3-Veniva altresì censurata dal ricorrente la contestazione dell’aggravante di cui all’art. 61, comma 1, n. 11 bis, per aver commesso il fatto mentre si trovava clandestinamente in Italia, evidenziando che egli era soggetto richiedente asilo, secondo quanto aveva affermato innanzi al magistrato procedente, essendo giunto nel territorio nazionale proveniente da un luogo di guerra.

Come tale, secondo le disposizioni di cui al D.Lgs. n. 268 del 1998, art. 10, comma 4 e D.Lgs. n. 251 del 2007 e D.Lgs. n. 25 del 2008, il ricorrente rilevava che esiste un vero diritto di fare ingresso nel territorio italiano, e che dunque egli non avrebbe potuto essere considerato come irregolare ai fini dell’applicazione dell’aggravante richiamata.

4 – Inoltre deduceva la nullità della sentenza ai sensi dell’art. 606 c.p.p., comma 1, lett. C) per violazione dell’art. 178 c.p.p., lett. C) e art. 143 c.p.p..

Sul punto evidenziava che egli, come straniero, non era in grado di comprendere la lingua italiana e durante il giudizio non era stato assistito da un interprete, onde aveva potuto rendersi conto dell’esito del procedimento solo in carcere, non avendo compreso il patteggiamento avvenuto.

5 – Infine deduceva la nullità della sentenza ai sensi dell’art. 606 c.p.p., comma 1, lett.
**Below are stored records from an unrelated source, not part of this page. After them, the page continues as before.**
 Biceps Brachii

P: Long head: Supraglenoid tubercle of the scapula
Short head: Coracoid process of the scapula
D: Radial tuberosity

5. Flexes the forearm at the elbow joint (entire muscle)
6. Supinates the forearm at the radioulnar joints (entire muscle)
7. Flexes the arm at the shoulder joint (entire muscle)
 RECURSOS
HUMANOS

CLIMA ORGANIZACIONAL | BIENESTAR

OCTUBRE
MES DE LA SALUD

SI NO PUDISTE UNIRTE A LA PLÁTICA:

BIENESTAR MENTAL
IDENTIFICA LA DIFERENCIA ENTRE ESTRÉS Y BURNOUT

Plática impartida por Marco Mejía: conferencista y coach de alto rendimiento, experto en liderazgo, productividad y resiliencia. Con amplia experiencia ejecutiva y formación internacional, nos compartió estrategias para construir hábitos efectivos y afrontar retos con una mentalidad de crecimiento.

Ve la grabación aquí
D). per carenza di motivazione, in riferimento ai presupposti di cui all’art. 129 c.p.p..

Per tali motivi il ricorrente chiedeva dunque l’annullamento della sentenza impugnata.
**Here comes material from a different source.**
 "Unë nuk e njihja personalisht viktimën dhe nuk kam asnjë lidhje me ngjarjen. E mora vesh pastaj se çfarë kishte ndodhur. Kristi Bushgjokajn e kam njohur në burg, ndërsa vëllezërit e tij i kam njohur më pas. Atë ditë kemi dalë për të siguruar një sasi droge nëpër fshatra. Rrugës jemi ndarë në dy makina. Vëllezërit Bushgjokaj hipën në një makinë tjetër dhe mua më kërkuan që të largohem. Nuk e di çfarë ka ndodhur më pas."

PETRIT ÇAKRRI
Il PG in SEDE ha formulato requisitoria chiedendo dichiararsi l’inammissibilità del ricorso.

Motivi della decisione

La Corte rileva che il ricorso risulta manifestamente privo di fondamento, evidenziando che vanno pienamente condivise e in questo provvedimento richiamate le argomentazioni formulate dal PG requirente, come di seguito riportate, ove afferma che:

-"Risulta dal testo della sentenza che il giudice si è posto la questione dell’applicabilità della disposizione – (art. 129 c.p.p.) – in parola, ritenendo tuttavia che non sussistessero i presupposti per la sua applicazione. Del resto la giurisprudenza di legittimità ha affermato che non è richiesta una motivazione diffusa sul punto, posto che al proscioglimento ex art. 129 citato si deve pervenire quando risulti evidente la sussistenza di ipotesi che portino al proscioglimento. Il che non è nel caso di specie; nè costituisce argomento contrario quello esposto nel ricorso con riferimento all’asserito dubbio circa l’età dell’imputato, verificata solo (si dice) sulla base di esame auxologico".
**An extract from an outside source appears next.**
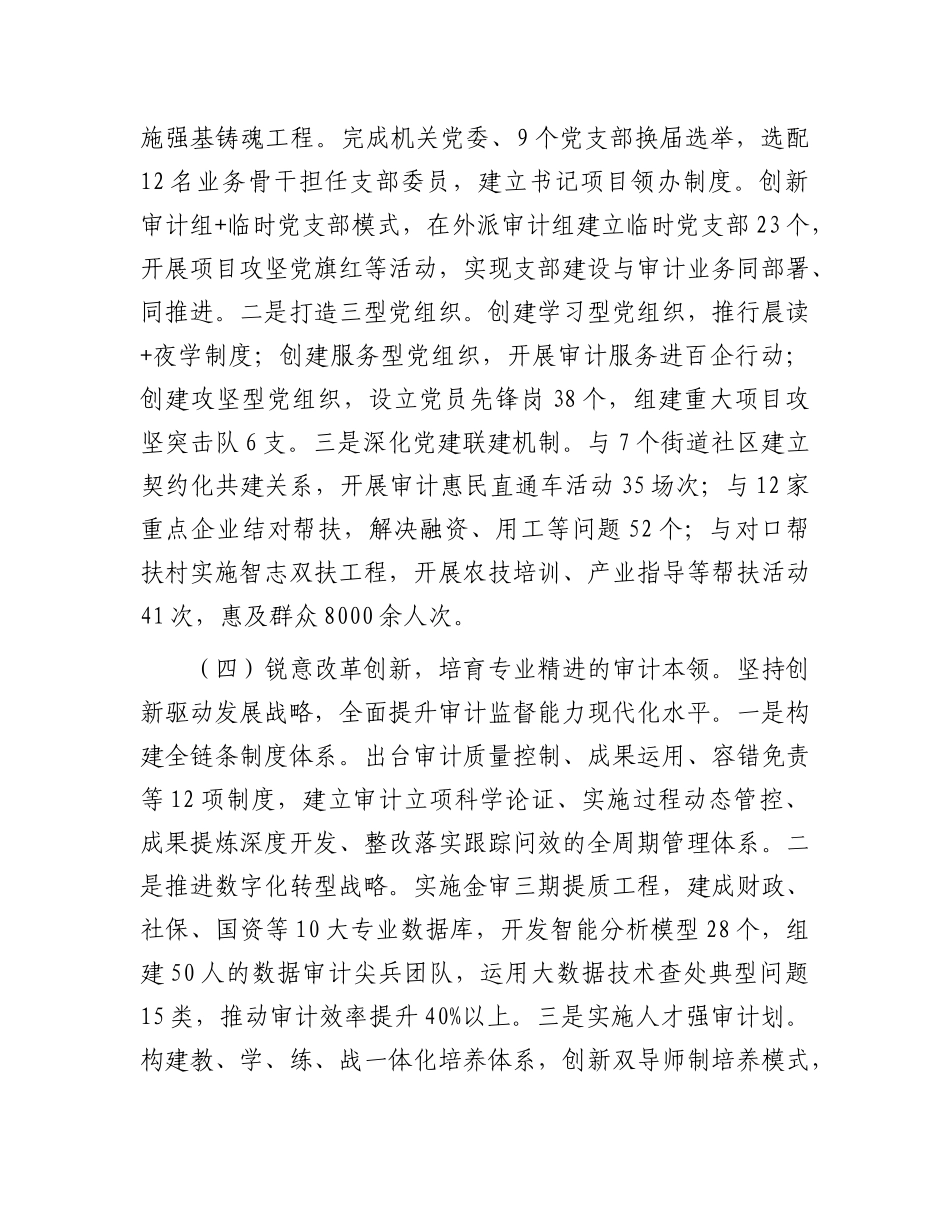 施强基铸魂工程。完成机关党委、9个党支部换届选举，选配12名业务骨干担任支部委员，建立书记项目领办制度。创新审计组+临时党支部模式，在外派审计组建立临时党支部23个，开展项目攻坚党旗红等活动，实现支部建设与审计业务同部署、同推进。二是打造三型党组织。创建学习型党组织，推行晨读+夜学制度；创建服务型党组织，开展审计服务进百企行动；创建攻坚型党组织，设立党员先锋岗38个，组建重大项目攻坚突击队6支。三是深化党建联建机制。与7个街道社区建立契约化共建关系，开展审计惠民直通车活动35场次；与12家重点企业结对帮扶，解决融资、用工等问题52个；与对口帮扶村实施智志双扶工程，开展农技培训、产业指导等帮扶活动41次，惠及群众8000余人次。

（四）锐意改革创新，培育专业精进的审计本领。坚持创新驱动发展战略，全面提升审计监督能力现代化水平。一是构建全链条制度体系。出台审计质量控制、成果运用、容错免责等12项制度，建立审计立项科学论证、实施过程动态管控、成果提炼深度开发、整改落实跟踪问效的全周期管理体系。二是推进数字化转型战略。实施金审三期提质工程，建成财政、社保、国资等10大专业数据库，开发智能分析模型28个，组建50人的数据审计尖兵团队，运用大数据技术查处典型问题15类，推动审计效率提升40%以上。三是实施人才强审计划。构建教、学、练、战一体化培养体系，创新双导师制培养模式，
Gli ulteriori argomenti dedotti nel ricorso, quanto alla condizione di clandestinità del cittadino straniero, restano in questa sede improponibili, data la ricorrenza degli elementi costitutivi dell’ipotesi di reato nella condotta contestata, e non essendo atti a far escludere l’imputabilità, anche perchè sostanziantisi in valutazioni fattuali non consentite in questa sede.

I motivi di ricorso sono dunque inammissibili ed alla pronunzia di inammissibilità consegue la condanna del ricorrente al pagamento delle spese processuali ed al versamento di una somma in favore della cassa delle Ammende, che si determina in Euro 1.000, 00.

P.Q.M.

LA CORTE SUPREMA DI CASSAZIONE SEZIONE QUINTA PENALE Dichiara inammissibile il ricorso e condanna il ricorrente al pagamento delle spese processuali e della somma di Euro 1.000, 00 in favore della Cassa delle Ammende.

Testo non ufficiale. La sola stampa del bollettino ufficiale ha carattere legale.